From the redaction audit below, return the stretch from "Scope Note (added" through "the entire corpus." word for word.

**PASSAGE TO READ**
"""

DATA QUALITY AUDIT: "bad_overlay" Redaction Records
Database: the primary document text database (v2 redaction database, 1.8M records)
Date: 2026-02-10 |
Updated: 2026-02-12
Auditor: Systematic analysis of document text records
Purpose: Determine what fraction of "bad_overlay" records contain genuinely recoverable hidden text vs. OCR noise from degraded scans.
Scope Note (added 2026-02-12): This audit was conducted against the v2 redaction database only. The subsequently completed full_text_corpus.db (1,380,937 documents, 2,731,796 pages across all 12 datasets) provides a parallel, more reliable text extraction method (PyMuPDF). The audit's conclusions about bad_overlay noise are confirmed by subsequent analysis: the "bad_overlay" label reflects garbled OCR of baked-in JPEG redaction bars, not actual hidden text beneath annotation-type redactions. Per REDACTION_TEXT_LAYER_ANALYSIS.md, DS10's PDFs use invisible OCR text layers (Text Rendering Mode 3 at 96 DPI), and the black boxes are baked JPEG pixels, not PDF annotation overlays. Zero annotation-type (Method 1) redactions were found across the entire corpus.
Executive Summary
The honest verdict: The vast majority of "bad_overlay" records are NOT hidden text behind removable redactions. They are OCR artifacts -- fragments of characters, partial words, and scan noise that the detection algorithm misclassified as "text under a bad overlay."
Of 616,233 bad_overlay records:
- ~20% (122,922) are single characters or 2-3 character fragments -- pure noise
- ~18% (108,709) are 4-10 character fragments without spaces -- mostly truncated word edges
- ~17% (103,722) are short fragments with spaces -- partial OCR captures
- ~43% (264,575) are 11-50 characters -- mixed quality, mostly garbled
- ~2.6% (16,305) are 51+ characters -- the only tier with potentially substantive content
Even within that 2.6%, many records contain garbled OCR rather than coherent text. A realistic estimate is that fewer than 1% of bad_overlay records contain genuinely readable, coherent English text.

"""

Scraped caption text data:
"""

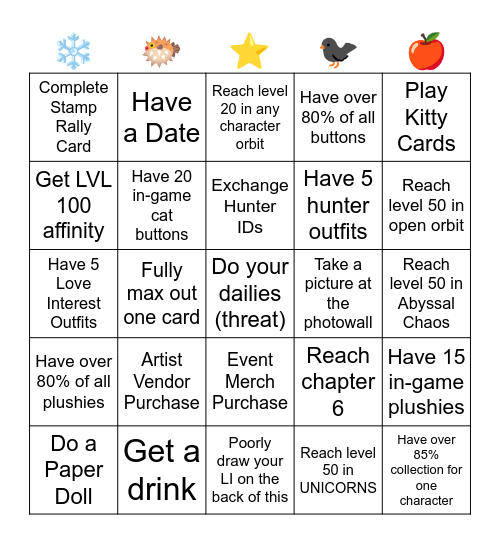 Valentine's in Deepspace BINGO Card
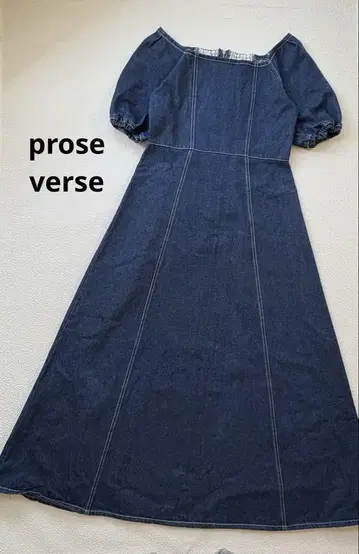 prose verse 스퀘어 넥 퍼프 슬리브 데님 원피스 FREE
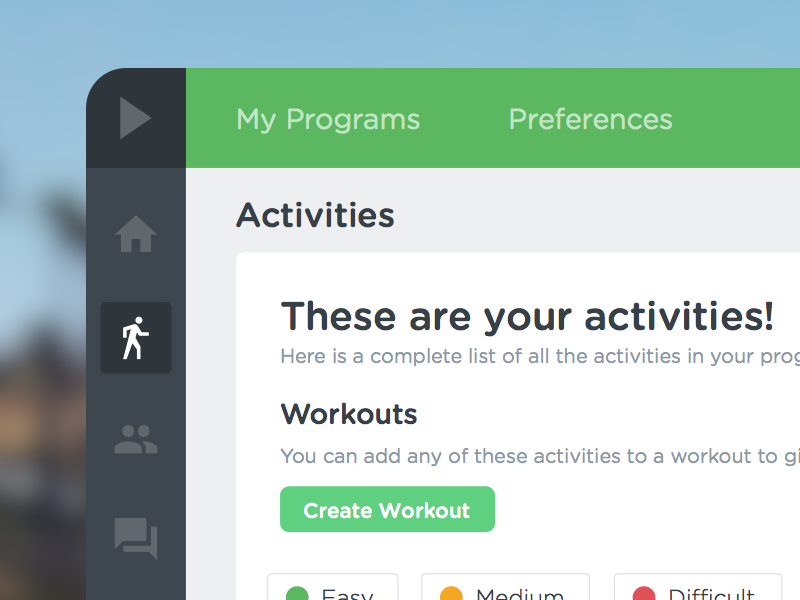 Workout Activity Library user interface admin interface dashboard web flat workout activity library search filter redesign startup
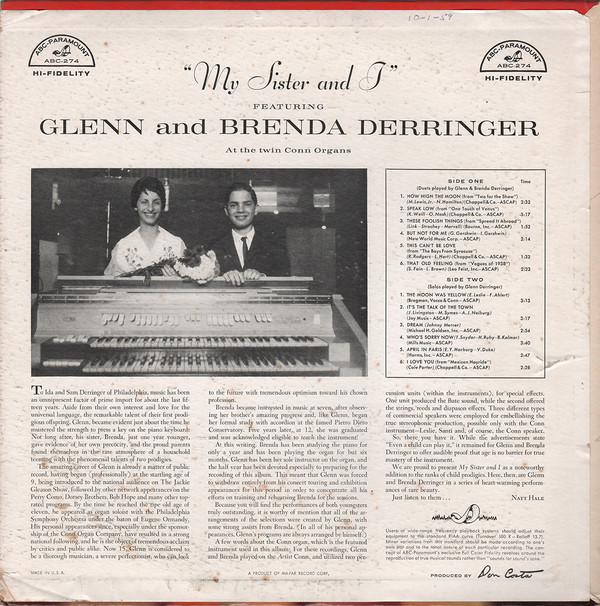 ladda ner album Glenn & Brenda Derringer - My Sister And I
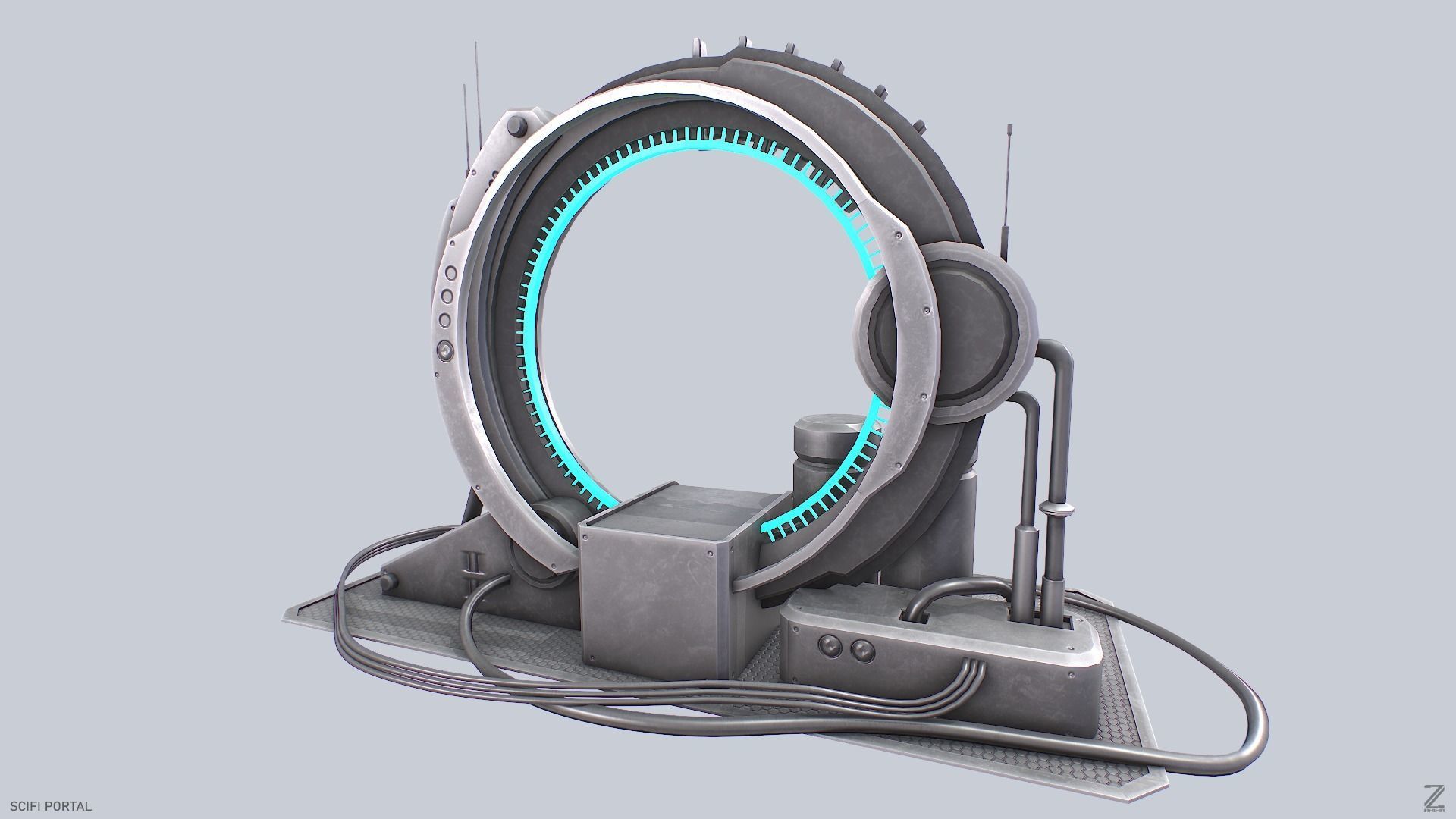 Sci fi portal Low-poly 3D model_8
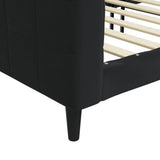 Day Bed without Mattress Black 90x190 cm Velvet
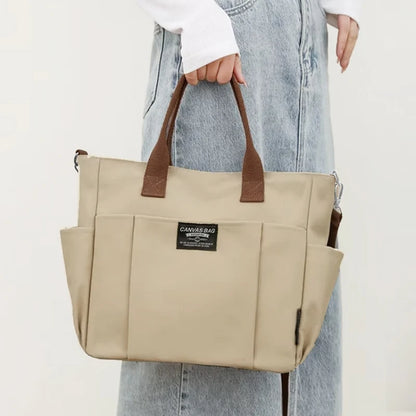 Urban Minimalist Female Student Large Capacity Commuting Horizontal Canvas Single Shoulder Diagonal Cross Portable Tote Bag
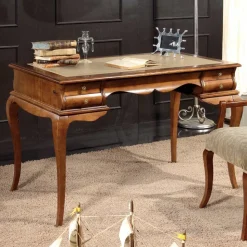 Scrivania con 5 Cassetti Legno di Noce e Ecopelle Made in Italy - Hastings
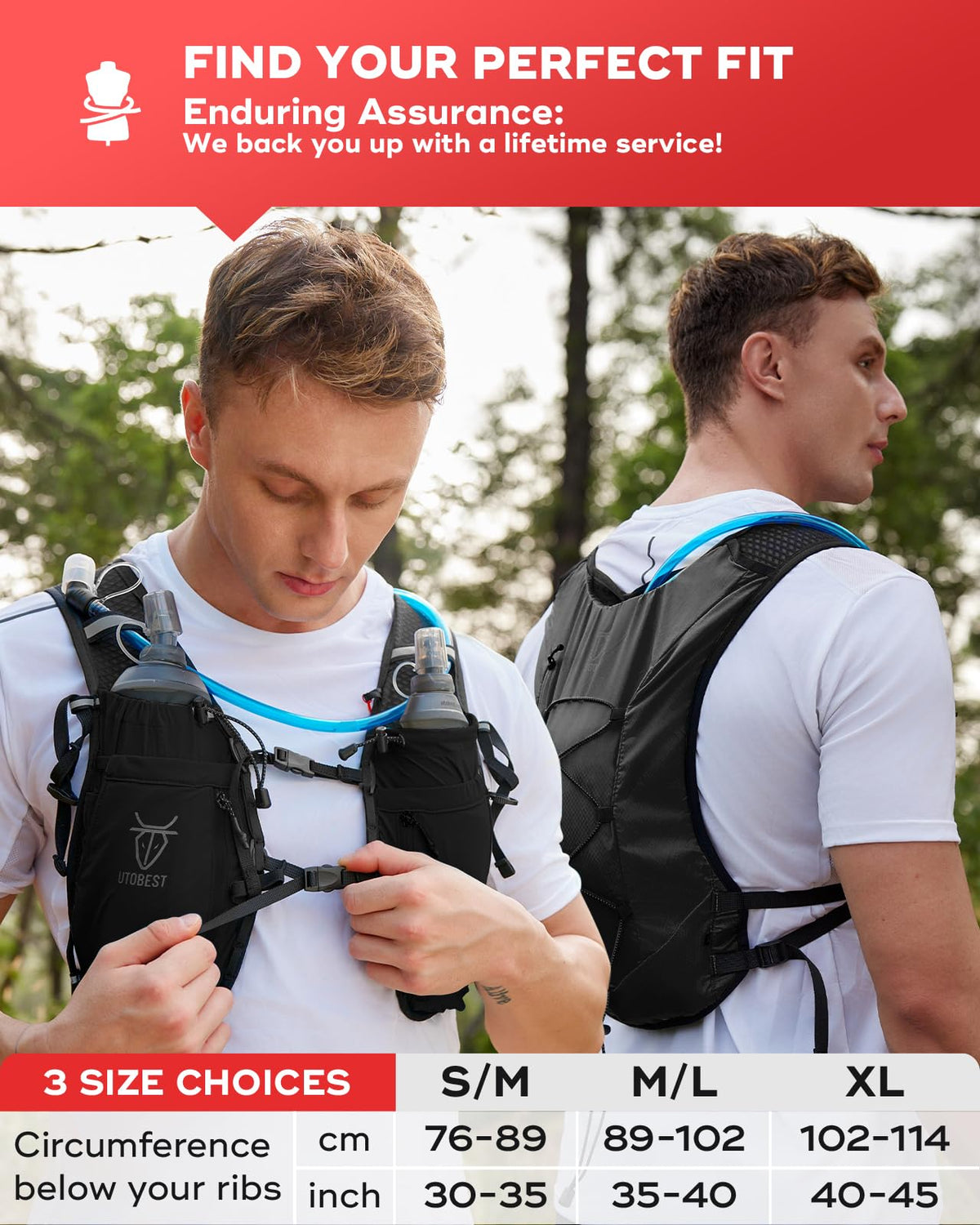 UTOBEST Upgrade Running Vest For Women&Men With Hydration Bladder 2L,Breathable Lightweight Hydration Backpack,Dry Wet Separation&10L High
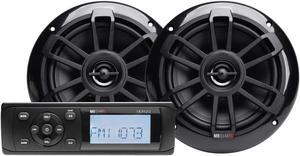 MB Quart Coaxial Speakers with Bluetooth Source Unit (Black) - 6.5 Inch, 160 Watt Each, Marine Grade Waterproof, LCD Display, Set of 2 Speakers for Marine, RV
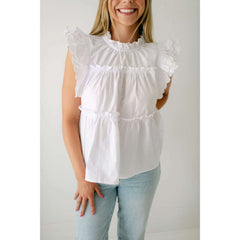 8.28 Boutique:Joy*Joy,Joy*Joy White Scalloped Tiered Top,Shirts & Tops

"""

**SOLVED EXERCISE**
Scope Note (added 2026-02-12): This audit was conducted against the v2 redaction database only. The subsequently completed full_text_corpus.db (1,380,937 documents, 2,731,796 pages across all 12 datasets) provides a parallel, more reliable text extraction method (PyMuPDF). The audit's conclusions about bad_overlay noise are confirmed by subsequent analysis: the "bad_overlay" label reflects garbled OCR of baked-in JPEG redaction bars, not actual hidden text beneath annotation-type redactions. Per REDACTION_TEXT_LAYER_ANALYSIS.md, DS10's PDFs use invisible OCR text layers (Text Rendering Mode 3 at 96 DPI), and the black boxes are baked JPEG pixels, not PDF annotation overlays. Zero annotation-type (Method 1) redactions were found across the entire corpus.